◆ **Assignment**
When you copy the records, keep every word exact and leave the pictures out.

◆ **Material supplied**
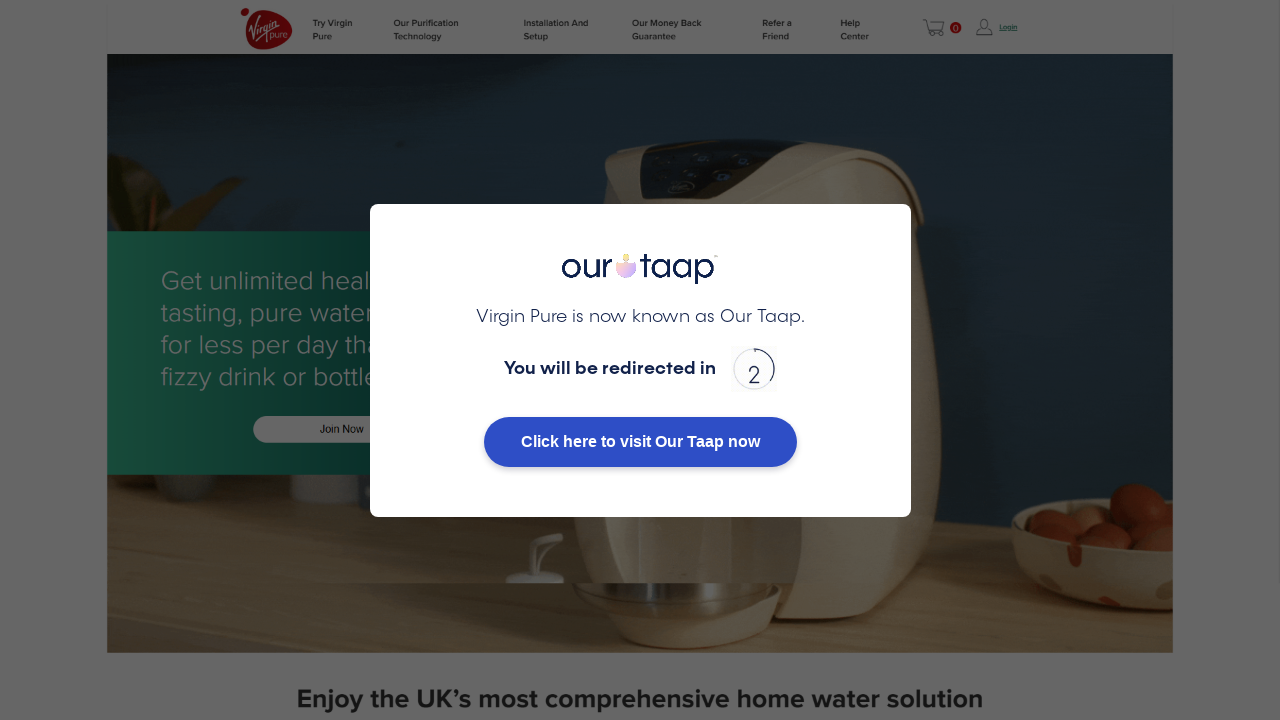

--- FILE ---
content_type: text/html
request_url: https://virginpure.com/the-purist/6-adverse-affects-dehydration-can-have-on-you/
body_size: 1244
content:
<!DOCTYPE html>
<html>

<head>
    <meta name="viewport" content="width=device-width, initial-scale=1.0" />
    <meta name="robots" content="noindex" />
    <title>Our Taap</title>
    <link rel="stylesheet" href="/reset.css">
    <style>
        @font-face {
            font-family: desMontillesRegular;
            src: url(/Fonts/DesMontilles-Regular.otf);
        }

        @font-face {
            font-family: konnectRegular;
            src: url(/Fonts/Konnect-Regular.otf);
        }

        @font-face {
            font-family: konnectSemiBold;
            src: url(/Fonts/Konnect-SemiBold.otf);
        }

        @font-face {
            font-family: konnectLight;
            src: url(/Fonts/Konnect-Light.otf);
        }

        body {
            background: url(/img/vp-homepage.png) no-repeat top center / cover;
        }

        @media(max-width: 500px) {
            body {
                background: url(/img/vp-homepage-mobile.png) no-repeat top center / cover;
            }
        }

        .modal:before {
            content: "";
            background: rgba(0, 0, 0, .6);
            position: fixed;
            top: 0;
            bottom: 0;
            left: 0;
            right: 0;
            width: 100%;
            height: 100%;
        }

        .container {
            width: 541px;
            box-sizing: border-box;
            display: table;
            margin: 0 auto;
            text-align: center;
            background-color: #fff;
            border-radius: 8px;
            padding: 50px 38px;
            position: absolute;
            top: 0;
            bottom: 0;
            left: 0;
            right: 0;
            margin: auto;
        }

        .container img {
            margin-bottom: 15px;
        }

        .container h1 {
            font-size: 70px;
            color: #11214A;
            font-style: italic;
            margin-bottom: 25px;
            font-family: desMontillesRegular;
        }

        .container p {
            font-size: 18px;
            color: #11214A;
            line-height: 1.5;
            font-family: konnectLight;
            line-height: 29px;
        }

        .countdown-label {
            font-size: 20px;
            font-weight: 600;
            font-family: konnectSemiBold !important;
            display: flex;
            align-items: center;
            justify-content: center;
            margin: 15px 0 25px;
        }

        .countdown {
            width: 46px;
            margin-left: 15px;
            margin-bottom: 0 !important;
        }

        .hidden {
            display: none;
        }

        button {
            min-width: 294px;
            padding: 13px 37px;
            font-size: 16px;
            line-height: 1.5;
            border: 0;
            letter-spacing: normal;
            font-weight: 600;
            background: #2e4ec6;
            color: #fff;
            border-radius: 999px;
            cursor: pointer;
            -webkit-box-shadow: 0 3px 6px 0 rgba(0, 0, 41, .2);
            box-shadow: 0 3px 6px 0 rgba(0, 0, 41, .2);
        }

        @media (max-width: 766px) {
            .container {
                width: 95%;
                margin: 15% auto;
            }

            .container h1 {
                font-size: 50px;
            }

            .container p {
                font-size: 14px;
            }
        }

        @media(max-width: 500px) {
            .container {
                padding: 25px 15px;
                top: 10%;
            }

            button {
                font-size: 14px;
                font-weight: normal;
                min-width: 100% !important;
            }

            .countdown-label {
                margin-top: 30px !important;
            }
        }
    </style>
</head>

<body>
    <div class="modal">
        <div class="container">
            <div class="content">
                <img src="/img/our-taap-logo.png" alt="" class="logo">
                <p>Virgin Pure is now known as Our Taap.</p>
                <p class="countdown-label semiBold">
                    You will be redirected in
                    <img src="/img/countdown.gif" alt="" class="countdown hidden">
                </p>
                <button onclick="location.href='https://ourtaap.com'">Click here to visit Our Taap now</button>
            </div>
        </div>
    </div>

    <script>
        document.addEventListener("DOMContentLoaded", () => {
            const path = window.location.pathname;

            // Show countdown animation after 1 second
            setTimeout(() => {
                document.querySelector('.countdown').classList.remove('hidden');
            }, 1000);

            // Start countdown and redirect after 3 seconds
            let count = 0;
            const interval = setInterval(() => {
                if (count++ === 3) {
                    document.querySelector('.countdown-label').innerText = 'Redirecting...';
                    window.location.href = 'https://ourtaap.com' + path;
                    clearInterval(interval);
                }
            }, 1000);
        });
    </script>
</body>

</html>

◆ **Solution to this exercise**
--- FILE ---
content_type: text/html
request_url: https://virginpure.com/the-purist/6-adverse-affects-dehydration-can-have-on-you/
body_size: 1244
content:
<!DOCTYPE html>
<html>

<head>
    <meta name="viewport" content="width=device-width, initial-scale=1.0" />
    <meta name="robots" content="noindex" />
    <title>Our Taap</title>
    <link rel="stylesheet" href="/reset.css">
    <style>
        @font-face {
            font-family: desMontillesRegular;
            src: url(/Fonts/DesMontilles-Regular.otf);
        }

        @font-face {
            font-family: konnectRegular;
            src: url(/Fonts/Konnect-Regular.otf);
        }

        @font-face {
            font-family: konnectSemiBold;
            src: url(/Fonts/Konnect-SemiBold.otf);
        }

        @font-face {
            font-family: konnectLight;
            src: url(/Fonts/Konnect-Light.otf);
        }

        body {
            background: url(/img/vp-homepage.png) no-repeat top center / cover;
        }

        @media(max-width: 500px) {
            body {
                background: url(/img/vp-homepage-mobile.png) no-repeat top center / cover;
            }
        }

        .modal:before {
            content: "";
            background: rgba(0, 0, 0, .6);
            position: fixed;
            top: 0;
            bottom: 0;
            left: 0;
            right: 0;
            width: 100%;
            height: 100%;
        }

        .container {
            width: 541px;
            box-sizing: border-box;
            display: table;
            margin: 0 auto;
            text-align: center;
            background-color: #fff;
            border-radius: 8px;
            padding: 50px 38px;
            position: absolute;
            top: 0;
            bottom: 0;
            left: 0;
            right: 0;
            margin: auto;
        }

        .container img {
            margin-bottom: 15px;
        }

        .container h1 {
            font-size: 70px;
            color: #11214A;
            font-style: italic;
            margin-bottom: 25px;
            font-family: desMontillesRegular;
        }

        .container p {
            font-size: 18px;
            color: #11214A;
            line-height: 1.5;
            font-family: konnectLight;
            line-height: 29px;
        }

        .countdown-label {
            font-size: 20px;
            font-weight: 600;
            font-family: konnectSemiBold !important;
            display: flex;
            align-items: center;
            justify-content: center;
            margin: 15px 0 25px;
        }

        .countdown {
            width: 46px;
            margin-left: 15px;
            margin-bottom: 0 !important;
        }

        .hidden {
            display: none;
        }

        button {
            min-width: 294px;
            padding: 13px 37px;
            font-size: 16px;
            line-height: 1.5;
            border: 0;
            letter-spacing: normal;
            font-weight: 600;
            background: #2e4ec6;
            color: #fff;
            border-radius: 999px;
            cursor: pointer;
            -webkit-box-shadow: 0 3px 6px 0 rgba(0, 0, 41, .2);
            box-shadow: 0 3px 6px 0 rgba(0, 0, 41, .2);
        }

        @media (max-width: 766px) {
            .container {
                width: 95%;
                margin: 15% auto;
            }

            .container h1 {
                font-size: 50px;
            }

            .container p {
                font-size: 14px;
            }
        }

        @media(max-width: 500px) {
            .container {
                padding: 25px 15px;
                top: 10%;
            }

            button {
                font-size: 14px;
                font-weight: normal;
                min-width: 100% !important;
            }

            .countdown-label {
                margin-top: 30px !important;
            }
        }
    </style>
</head>

<body>
    <div class="modal">
        <div class="container">
            <div class="content">
                <img src="/img/our-taap-logo.png" alt="" class="logo">
                <p>Virgin Pure is now known as Our Taap.</p>
                <p class="countdown-label semiBold">
                    You will be redirected in
                    <img src="/img/countdown.gif" alt="" class="countdown hidden">
                </p>
                <button onclick="location.href='https://ourtaap.com'">Click here to visit Our Taap now</button>
            </div>
        </div>
    </div>

    <script>
        document.addEventListener("DOMContentLoaded", () => {
            const path = window.location.pathname;

            // Show countdown animation after 1 second
            setTimeout(() => {
                document.querySelector('.countdown').classList.remove('hidden');
            }, 1000);

            // Start countdown and redirect after 3 seconds
            let count = 0;
            const interval = setInterval(() => {
                if (count++ === 3) {
                    document.querySelector('.countdown-label').innerText = 'Redirecting...';
                    window.location.href = 'https://ourtaap.com' + path;
                    clearInterval(interval);
                }
            }, 1000);
        });
    </script>
</body>

</html>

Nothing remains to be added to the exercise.